EXERCISES TO COMPLETE:
1. In the article on the Los Angeles mayoral race, where was Bass when the Palisades fire broke out?
2. Write the next part of the article on the Los Angeles mayoral race, starting after its final sentence.

Beutner’s attacks come days after federal prosecutors filed charges in the Palisades fire, accusing a 29-year-old of intentionally starting a New Year’s Day blaze that later rekindled into the deadly inferno.

With the federal investigation tied up, the city Fire Department released a long-awaited after-action report Wednesday. The 70-page report found that firefighters were hampered by poor communication, inexperienced leadership, a lack of resources and an ineffective process for recalling them back to work. Bass announced a number of changes in light of the report.

Beutner, a onetime advisor to Mayor Antonio Villaraigosa, could pose a serious political threat to Bass. He would come to the race with a wide range of experiences — finance, philanthropy, local government and even the struggling journalism industry.

Although seven other people have filed paperwork to run for her seat, none have the fundraising muscle or name recognition to mount a major campaign. Rick Caruso, the real estate developer whom Bass defeated in 2022, has publicly flirted with the idea of another run but has stopped short of announcing a decision.

Bass beat Caruso by a wide margin in 2022 even though the shopping mall mogul outspent her by an enormous margin. Caruso has been an outspoken critic of her mayorship, particularly on her response to the Palisades fire.

Fernando Guerra, director of the Center for the Study of Los Angeles at Loyola Marymount University, said he believes that Beutner would face an uphill climb in attempting to unseat Bass — even with the criticism surrounding the handling of the Palisades fire. However, his entry into the race could inspire other big names to launch their own mayoral campaigns, shattering the “wall of invincibility” that Bass has tried to create, he said.

“If Beutner jumps in and starts to get some traction, it makes it easier for Caruso to jump in,” Guerra said. “Because all you’ve got to do is come in second in the primary [election], and then see what happens in the general.”

Earlier Saturday, The Times reported that Beutner’s longtime X account had featured — then quickly removed — the banner image “AUSTIN for LA MAYOR,” along with the words: “This account is being used for campaign purposes by Austin Beutner for LA Mayor 2026.” That logo was also added and then removed from other Beutner social media accounts.

Beutner’s announcement comes in a year of crises for the mayor and her city. She was out of the country in January, taking part in a diplomatic mission to Ghana, when the ferocious Palisades fire broke out.

Upon her return, she faced withering criticism over the city’s preparation for the high winds, as well as Fire Department operations and the overall emergency response.

Data extracted from a collection:

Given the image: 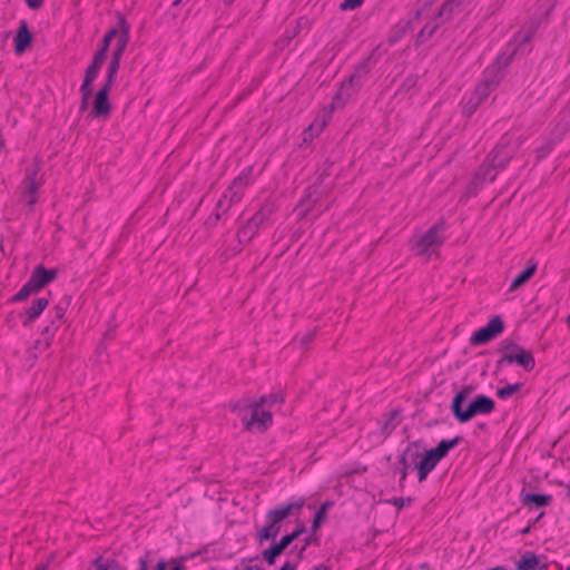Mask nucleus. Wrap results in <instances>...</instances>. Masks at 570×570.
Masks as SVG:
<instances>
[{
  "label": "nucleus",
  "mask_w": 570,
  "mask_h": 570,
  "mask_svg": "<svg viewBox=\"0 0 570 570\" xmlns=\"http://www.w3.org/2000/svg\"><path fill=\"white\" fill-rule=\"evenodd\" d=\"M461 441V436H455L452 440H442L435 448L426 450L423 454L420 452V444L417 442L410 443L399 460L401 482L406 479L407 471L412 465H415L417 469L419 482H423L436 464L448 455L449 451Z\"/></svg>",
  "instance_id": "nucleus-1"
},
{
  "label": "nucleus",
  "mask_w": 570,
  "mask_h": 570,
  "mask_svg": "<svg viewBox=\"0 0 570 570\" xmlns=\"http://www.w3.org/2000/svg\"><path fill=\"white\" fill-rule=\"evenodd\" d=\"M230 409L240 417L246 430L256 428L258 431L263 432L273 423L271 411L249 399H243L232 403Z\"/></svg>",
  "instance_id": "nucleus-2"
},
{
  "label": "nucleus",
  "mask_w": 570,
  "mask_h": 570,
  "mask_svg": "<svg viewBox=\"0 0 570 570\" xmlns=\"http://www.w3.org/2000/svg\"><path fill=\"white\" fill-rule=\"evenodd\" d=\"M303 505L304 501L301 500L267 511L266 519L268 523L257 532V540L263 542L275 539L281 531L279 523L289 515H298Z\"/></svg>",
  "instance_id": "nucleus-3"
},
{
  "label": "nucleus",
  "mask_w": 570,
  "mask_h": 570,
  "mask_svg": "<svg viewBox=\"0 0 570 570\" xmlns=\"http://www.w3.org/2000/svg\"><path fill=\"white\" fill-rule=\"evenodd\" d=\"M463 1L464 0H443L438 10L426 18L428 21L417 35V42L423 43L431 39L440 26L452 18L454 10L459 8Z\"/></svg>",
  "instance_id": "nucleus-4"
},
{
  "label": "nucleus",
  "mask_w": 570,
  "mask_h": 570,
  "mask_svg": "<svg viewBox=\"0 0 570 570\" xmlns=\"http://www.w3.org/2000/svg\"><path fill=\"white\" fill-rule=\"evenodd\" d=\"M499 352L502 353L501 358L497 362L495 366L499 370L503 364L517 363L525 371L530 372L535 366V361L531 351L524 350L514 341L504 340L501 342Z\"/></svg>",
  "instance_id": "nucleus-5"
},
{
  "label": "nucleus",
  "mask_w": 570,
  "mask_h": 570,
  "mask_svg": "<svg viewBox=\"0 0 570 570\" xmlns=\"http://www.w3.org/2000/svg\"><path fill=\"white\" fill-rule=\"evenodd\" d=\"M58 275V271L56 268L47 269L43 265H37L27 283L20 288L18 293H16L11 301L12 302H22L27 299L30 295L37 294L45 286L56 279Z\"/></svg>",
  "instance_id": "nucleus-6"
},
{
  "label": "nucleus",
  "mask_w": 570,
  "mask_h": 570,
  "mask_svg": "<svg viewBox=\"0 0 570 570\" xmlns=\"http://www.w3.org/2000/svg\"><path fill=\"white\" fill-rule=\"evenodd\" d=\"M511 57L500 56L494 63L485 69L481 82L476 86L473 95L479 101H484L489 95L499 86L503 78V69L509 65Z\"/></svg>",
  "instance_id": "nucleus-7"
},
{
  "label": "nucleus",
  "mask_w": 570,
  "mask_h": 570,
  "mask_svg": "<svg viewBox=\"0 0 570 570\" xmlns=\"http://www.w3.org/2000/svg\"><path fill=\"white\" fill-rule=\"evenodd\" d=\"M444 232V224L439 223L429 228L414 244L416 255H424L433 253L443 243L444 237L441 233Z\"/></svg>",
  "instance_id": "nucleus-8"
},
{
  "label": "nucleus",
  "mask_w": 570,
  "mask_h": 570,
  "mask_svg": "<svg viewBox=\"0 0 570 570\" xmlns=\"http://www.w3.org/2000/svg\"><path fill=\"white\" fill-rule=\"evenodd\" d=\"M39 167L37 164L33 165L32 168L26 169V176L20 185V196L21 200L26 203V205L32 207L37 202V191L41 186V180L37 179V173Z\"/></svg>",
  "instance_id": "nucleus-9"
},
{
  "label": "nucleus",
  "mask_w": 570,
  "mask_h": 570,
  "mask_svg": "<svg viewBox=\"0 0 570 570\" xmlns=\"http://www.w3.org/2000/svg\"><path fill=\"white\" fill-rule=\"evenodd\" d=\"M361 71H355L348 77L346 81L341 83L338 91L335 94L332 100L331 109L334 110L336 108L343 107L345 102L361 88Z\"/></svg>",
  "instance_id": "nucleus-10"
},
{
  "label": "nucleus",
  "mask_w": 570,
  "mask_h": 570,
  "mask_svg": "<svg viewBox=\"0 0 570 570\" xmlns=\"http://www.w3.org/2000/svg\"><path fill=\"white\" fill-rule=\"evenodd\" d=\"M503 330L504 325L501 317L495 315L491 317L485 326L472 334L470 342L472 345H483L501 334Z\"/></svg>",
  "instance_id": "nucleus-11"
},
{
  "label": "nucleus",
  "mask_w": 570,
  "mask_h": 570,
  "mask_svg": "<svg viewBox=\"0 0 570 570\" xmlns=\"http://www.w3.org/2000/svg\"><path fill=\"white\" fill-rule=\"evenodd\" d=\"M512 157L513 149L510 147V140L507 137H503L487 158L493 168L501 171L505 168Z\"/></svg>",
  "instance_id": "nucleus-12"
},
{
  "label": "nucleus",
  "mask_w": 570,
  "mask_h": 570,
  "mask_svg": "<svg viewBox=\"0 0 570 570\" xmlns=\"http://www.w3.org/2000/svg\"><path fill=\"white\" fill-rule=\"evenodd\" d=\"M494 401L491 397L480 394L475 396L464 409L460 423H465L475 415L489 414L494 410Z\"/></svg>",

ANSWERS FOR THE TASKS:
1. She was in Ghana on a diplomatic mission.

2.
In the months that followed, the city was faced with a $1-billion budget shortfall, triggered in part by pay raises for city workers that were approved by Bass. To close the gap, the City Council eliminated about 1,600 vacant positions, slowed down hiring at the Los Angeles Police Department and rejected Bass’ proposal for dozens of additional firefighters.

By June, Bass faced a different emergency: waves of masked and heavily armed federal agents apprehending immigrants at car washes, Home Depots and elsewhere, sparking furious street protests.

Bass’ standing with voters was badly damaged in the wake of the Palisades fire, with polling in March showing that fewer than 20% of L.A. residents gave her fire response high marks.

But after President Trump put the city in his crosshairs, the mayor regained her political footing, responding swiftly and sharply. She mobilized her allies against the immigration crackdown and railed against the president’s deployment of the National Guard, arguing that the soldiers were “used as props.”

Beutner — who, like Bass, is a Democrat — said he voted for Bass four years ago and had come to regret his choice.

He described Los Angeles as a city “adrift,” with unsolved property crimes, rising trash fees and housing that is unaffordable to many.

Beutner said that he supports “in concept” Senate Bill 79, the law that will force the city to allow taller, denser buildings near rail stations.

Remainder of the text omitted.